Evgeny Morozov says that perhaps constant connectivity is not a good thing. (Ed Yourdon/Flickr)
Evgeny Morozov says that perhaps constant connectivity is not a good thing. (Ed Yourdon/Flickr)

Technology writer Evgeny Morozov says we’ve ceded key decisions on public space to technology companies, and he is joining the call for a movement to take the space back.

“We’ve decided by default that more connectivity is a good thing, but maybe it isn’t,” Morozov tells Here & Now’s Robin Young.

For one thing, Morozov argues, we turn to technology to escape boredom, but information overload also leads to profound boredom.

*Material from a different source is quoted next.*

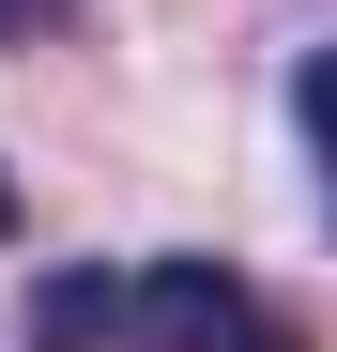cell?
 <instances>
[{"instance_id":"1","label":"cell","mask_w":337,"mask_h":352,"mask_svg":"<svg viewBox=\"0 0 337 352\" xmlns=\"http://www.w3.org/2000/svg\"><path fill=\"white\" fill-rule=\"evenodd\" d=\"M123 352H307V322H276L230 261H138Z\"/></svg>"},{"instance_id":"2","label":"cell","mask_w":337,"mask_h":352,"mask_svg":"<svg viewBox=\"0 0 337 352\" xmlns=\"http://www.w3.org/2000/svg\"><path fill=\"white\" fill-rule=\"evenodd\" d=\"M123 291H138V261H46L31 276V352H123Z\"/></svg>"},{"instance_id":"3","label":"cell","mask_w":337,"mask_h":352,"mask_svg":"<svg viewBox=\"0 0 337 352\" xmlns=\"http://www.w3.org/2000/svg\"><path fill=\"white\" fill-rule=\"evenodd\" d=\"M292 123L322 138V184H337V46H322V62H292Z\"/></svg>"},{"instance_id":"4","label":"cell","mask_w":337,"mask_h":352,"mask_svg":"<svg viewBox=\"0 0 337 352\" xmlns=\"http://www.w3.org/2000/svg\"><path fill=\"white\" fill-rule=\"evenodd\" d=\"M92 16V0H0V31H16V46H46V31H77Z\"/></svg>"}]
</instances>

“There is such a thing as being bored with too much information, and I think we need to think of strategies in which we can consciously limit our exposure to information, and actually deliberately practice boredom of a different kind,” Morozov said. “Not over-stimulated boredom, but where we try to deprive ourselves.”

Morozov says at the moment, if you want to do anything about escaping the internet, you have to take personal measures. Morozov himself locks away his internet cable and his smartphone in a safe.

Instead, there should be a public discussion about public policy, Morozov says. He compares it to the movement to reduce noise in urban areas 100 years ago.

Like today, says Morozov, there were many people then who felt that the noise was part of progress and people just had to adjust to it.

But the anti-noise movement successfully argued for different kinds of roads and pavements to reduce traffic noise, and pushed laws limiting the kinds of noises that companies and individuals could make at night.

“We need to think about how we need to redesign our public spaces,” Morozov said. “For example, as our cities are being redesigned to become smarter and more connected, and as we are moving to an age of internet of things, this will be a public and a political problem.”